[Excerpted passage]
+--

A 47-year-old nurse from England died three days after being told her “crushing” chest pain was indigestion, an inquest has heard, raising urgent questions about how heart symptoms in women are assessed.
According to evidence presented to the coroner, the mother of one was found collapsed on her bedroom floor by her 9-year-old daughter following the initial diagnosis. The case centers on what signs were missed, why the diagnosis went wrong, and whether earlier intervention might have changed the outcome. It also adds to growing concern that women’s cardiac symptoms are too often dismissed or mislabeled.
What Happened
The nurse sought help after reporting severe chest pain described as “crushing.” She was advised it was likely indigestion, then deteriorated and died three days later. The inquest is examining the timeline of care, the advice given, and any gaps in assessment.
“Crushing” chest pain was recorded before a diagnosis of indigestion was given.
Coroners’ courts do not attribute blame. They examine facts and can issue prevention of future deaths reports if they identify patterns or risks. This hearing will look at whether standard protocols for chest pain were followed and if red flags were overlooked.
Why Women’s Heart Symptoms Get Missed
Research in the UK has shown that women often present with heart attack symptoms that can be mistaken for digestive issues, anxiety, or muscle strain. Classic signs like severe chest pressure can occur, but so can subtler symptoms such as jaw pain, nausea, or breathlessness.
A University of Leeds and British Heart Foundation study found women were about 50% more likely than men to receive a wrong initial diagnosis after a heart attack. That gap delays treatment and increases risk. Advocates say this case fits a familiar pattern: symptoms dismissed as indigestion, then a rapid and tragic turn.
- Indigestion-like discomfort can signal a heart attack.
- Women may have chest pain, but also nausea, jaw or back pain, or unusual fatigue.

+--

[Work instruction A] In the article about the nurse's inquest, why are women's heart attack symptoms often missed? Answer in one to three sentences.
[Work instruction B] In the article about the nurse's inquest, who found her collapsed on her bedroom floor?
[Work instruction C] Continue the article about the nurse's inquest from its final line.

[Excerpted records]
+--

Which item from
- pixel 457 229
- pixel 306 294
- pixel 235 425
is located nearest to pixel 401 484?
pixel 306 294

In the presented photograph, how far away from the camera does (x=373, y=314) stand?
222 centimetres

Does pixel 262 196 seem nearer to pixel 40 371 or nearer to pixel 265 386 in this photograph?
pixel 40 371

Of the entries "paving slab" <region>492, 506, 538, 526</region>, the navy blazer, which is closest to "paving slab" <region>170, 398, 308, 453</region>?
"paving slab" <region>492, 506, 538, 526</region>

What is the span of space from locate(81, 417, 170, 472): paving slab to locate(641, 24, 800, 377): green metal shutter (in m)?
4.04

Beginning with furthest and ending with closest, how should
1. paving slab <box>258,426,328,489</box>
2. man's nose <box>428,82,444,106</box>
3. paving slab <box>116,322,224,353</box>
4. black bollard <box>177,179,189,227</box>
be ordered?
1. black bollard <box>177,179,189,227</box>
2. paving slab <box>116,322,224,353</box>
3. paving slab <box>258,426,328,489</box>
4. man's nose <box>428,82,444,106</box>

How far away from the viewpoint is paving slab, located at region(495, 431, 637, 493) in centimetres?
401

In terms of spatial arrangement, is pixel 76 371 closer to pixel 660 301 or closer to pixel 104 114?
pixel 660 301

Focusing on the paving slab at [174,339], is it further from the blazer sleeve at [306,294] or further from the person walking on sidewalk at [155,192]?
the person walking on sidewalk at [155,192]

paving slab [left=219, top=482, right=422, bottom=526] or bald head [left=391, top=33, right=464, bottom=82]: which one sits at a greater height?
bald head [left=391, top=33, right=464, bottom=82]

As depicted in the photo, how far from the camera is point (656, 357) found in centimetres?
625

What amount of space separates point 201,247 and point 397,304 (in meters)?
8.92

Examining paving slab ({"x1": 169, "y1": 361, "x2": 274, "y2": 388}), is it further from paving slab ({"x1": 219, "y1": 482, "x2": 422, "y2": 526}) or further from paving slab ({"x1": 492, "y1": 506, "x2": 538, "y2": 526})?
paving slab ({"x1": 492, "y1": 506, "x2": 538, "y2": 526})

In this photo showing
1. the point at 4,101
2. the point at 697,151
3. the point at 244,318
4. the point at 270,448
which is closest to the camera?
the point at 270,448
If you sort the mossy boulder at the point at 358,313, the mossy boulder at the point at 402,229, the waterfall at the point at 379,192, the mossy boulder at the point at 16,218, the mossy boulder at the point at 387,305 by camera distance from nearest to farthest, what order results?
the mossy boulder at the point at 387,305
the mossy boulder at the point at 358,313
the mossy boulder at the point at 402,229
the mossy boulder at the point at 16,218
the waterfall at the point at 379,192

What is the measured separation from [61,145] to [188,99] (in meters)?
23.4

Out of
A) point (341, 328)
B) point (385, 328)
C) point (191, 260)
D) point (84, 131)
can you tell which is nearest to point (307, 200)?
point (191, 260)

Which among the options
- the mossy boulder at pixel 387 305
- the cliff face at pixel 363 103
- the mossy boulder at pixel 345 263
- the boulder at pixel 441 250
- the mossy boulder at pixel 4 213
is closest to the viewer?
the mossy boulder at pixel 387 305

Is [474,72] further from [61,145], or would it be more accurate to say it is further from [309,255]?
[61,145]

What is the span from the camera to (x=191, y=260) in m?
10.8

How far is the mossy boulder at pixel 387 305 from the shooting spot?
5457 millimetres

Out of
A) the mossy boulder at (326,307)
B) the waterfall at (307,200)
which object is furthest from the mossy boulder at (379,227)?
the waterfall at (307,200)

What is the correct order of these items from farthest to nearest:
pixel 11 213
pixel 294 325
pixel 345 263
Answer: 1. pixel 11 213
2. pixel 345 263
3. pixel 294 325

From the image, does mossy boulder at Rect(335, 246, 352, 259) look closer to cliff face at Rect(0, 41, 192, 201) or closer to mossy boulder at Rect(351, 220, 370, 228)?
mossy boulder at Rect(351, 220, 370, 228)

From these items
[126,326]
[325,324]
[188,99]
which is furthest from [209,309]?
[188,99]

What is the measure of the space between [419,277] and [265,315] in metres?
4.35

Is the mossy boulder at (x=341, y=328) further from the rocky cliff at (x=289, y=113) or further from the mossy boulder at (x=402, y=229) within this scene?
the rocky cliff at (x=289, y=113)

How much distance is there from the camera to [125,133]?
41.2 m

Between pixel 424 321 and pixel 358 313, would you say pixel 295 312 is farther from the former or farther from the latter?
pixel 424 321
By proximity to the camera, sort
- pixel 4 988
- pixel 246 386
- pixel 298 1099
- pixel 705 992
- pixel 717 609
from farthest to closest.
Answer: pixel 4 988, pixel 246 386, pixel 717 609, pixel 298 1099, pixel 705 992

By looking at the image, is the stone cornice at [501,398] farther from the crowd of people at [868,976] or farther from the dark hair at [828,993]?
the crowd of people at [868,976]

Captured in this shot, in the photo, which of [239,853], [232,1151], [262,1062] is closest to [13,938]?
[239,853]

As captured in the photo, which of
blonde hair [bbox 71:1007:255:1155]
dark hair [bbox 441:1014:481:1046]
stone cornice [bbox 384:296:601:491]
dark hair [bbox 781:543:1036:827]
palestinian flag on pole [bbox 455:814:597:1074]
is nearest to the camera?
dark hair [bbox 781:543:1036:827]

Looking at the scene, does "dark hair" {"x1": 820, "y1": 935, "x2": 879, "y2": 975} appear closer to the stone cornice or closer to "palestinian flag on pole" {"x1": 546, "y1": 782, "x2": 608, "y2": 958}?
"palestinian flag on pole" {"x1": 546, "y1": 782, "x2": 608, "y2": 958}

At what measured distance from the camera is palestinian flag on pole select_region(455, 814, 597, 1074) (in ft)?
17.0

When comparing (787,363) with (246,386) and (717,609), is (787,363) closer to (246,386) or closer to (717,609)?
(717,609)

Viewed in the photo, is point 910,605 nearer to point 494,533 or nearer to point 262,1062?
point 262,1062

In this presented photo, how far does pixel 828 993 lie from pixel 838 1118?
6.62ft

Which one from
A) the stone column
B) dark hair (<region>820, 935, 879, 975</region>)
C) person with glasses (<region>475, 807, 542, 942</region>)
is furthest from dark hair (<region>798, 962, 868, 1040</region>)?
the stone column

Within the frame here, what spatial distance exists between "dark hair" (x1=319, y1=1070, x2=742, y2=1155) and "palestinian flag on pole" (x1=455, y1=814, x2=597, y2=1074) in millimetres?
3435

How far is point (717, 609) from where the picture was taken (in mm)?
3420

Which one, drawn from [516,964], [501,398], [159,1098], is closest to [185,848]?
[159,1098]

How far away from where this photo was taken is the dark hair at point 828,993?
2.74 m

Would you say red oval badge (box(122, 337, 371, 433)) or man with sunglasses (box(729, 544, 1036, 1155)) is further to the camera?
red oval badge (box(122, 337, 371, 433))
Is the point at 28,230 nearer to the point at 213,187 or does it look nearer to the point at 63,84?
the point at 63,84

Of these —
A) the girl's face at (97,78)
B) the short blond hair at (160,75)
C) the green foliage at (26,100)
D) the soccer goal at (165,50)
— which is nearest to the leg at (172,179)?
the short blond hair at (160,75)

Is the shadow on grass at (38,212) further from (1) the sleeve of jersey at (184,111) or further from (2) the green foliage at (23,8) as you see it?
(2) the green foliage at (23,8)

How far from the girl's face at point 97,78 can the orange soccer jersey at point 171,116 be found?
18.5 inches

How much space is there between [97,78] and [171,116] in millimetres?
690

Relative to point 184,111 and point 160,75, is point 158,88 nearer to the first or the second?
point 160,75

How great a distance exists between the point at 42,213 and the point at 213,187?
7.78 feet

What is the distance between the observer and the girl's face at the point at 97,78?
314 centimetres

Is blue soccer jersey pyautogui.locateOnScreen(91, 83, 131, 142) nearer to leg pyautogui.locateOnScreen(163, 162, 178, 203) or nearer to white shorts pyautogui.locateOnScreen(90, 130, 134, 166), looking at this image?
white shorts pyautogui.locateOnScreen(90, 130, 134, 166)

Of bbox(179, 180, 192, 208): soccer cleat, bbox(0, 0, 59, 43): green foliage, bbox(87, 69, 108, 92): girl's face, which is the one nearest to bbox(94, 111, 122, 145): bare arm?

+--

[Output A] Women often have heart attack symptoms that can be mistaken for digestive issues, anxiety, or muscle strain. Besides severe chest pressure, they may have subtler signs such as jaw pain, nausea, or breathlessness.

[Output B] Her 9-year-old daughter.

[Output C]
- Persistent, severe, or “crushing” pain needs urgent assessment.
Guidelines and the Reality on the Ground
National guidance advises treating ongoing chest pain as a medical emergency. That includes prompt ECG testing and troponin blood tests to check for heart damage. In busy settings, however, atypical presentations can slip through, especially if a patient is younger, female, or has few known risk factors.
Clinicians often balance many possibilities at once. But experts warn that assigning chest pain to reflux without ruling out cardiac causes carries high stakes. Inquests have repeatedly highlighted how small delays add up: a missed ECG, a discharged patient, a return with worse symptoms.
Voices From the Case
Family members described their shock at the loss and the distress of a child discovering her mother at home. The coroner’s questions focused on the initial assessment, including the nature of the pain and whether emergency protocols were triggered.
“The description of severe, ‘crushing’ chest pain is a red flag that typically warrants urgent cardiac testing,” one line of questioning suggested.
Clinicians involved in the case are expected to describe their decision-making, the patient’s presentation, and whether alternative diagnoses were considered. The hearing may also explore staffing levels, triage processes, and follow-up advice.
A System Under Scrutiny
This case reflects a wider issue. Cardiology groups have long urged public awareness that heart attacks are not just a “male” problem. Women are more likely to wait before seeking care and more likely to be misdiagnosed at first contact.
Hospitals across England have introduced high-sensitivity troponin tests and faster pathways for chest pain. But implementation varies. Experts say consistent use of checklists and repeat testing can catch cases that look like indigestion early on.
What Could Change
The inquest could recommend better training on women’s cardiac symptoms, clearer safety-netting advice, and stronger triage rules for severe chest pain. It may also encourage audits of how often indigestion is recorded before a cardiac diagnosis is made.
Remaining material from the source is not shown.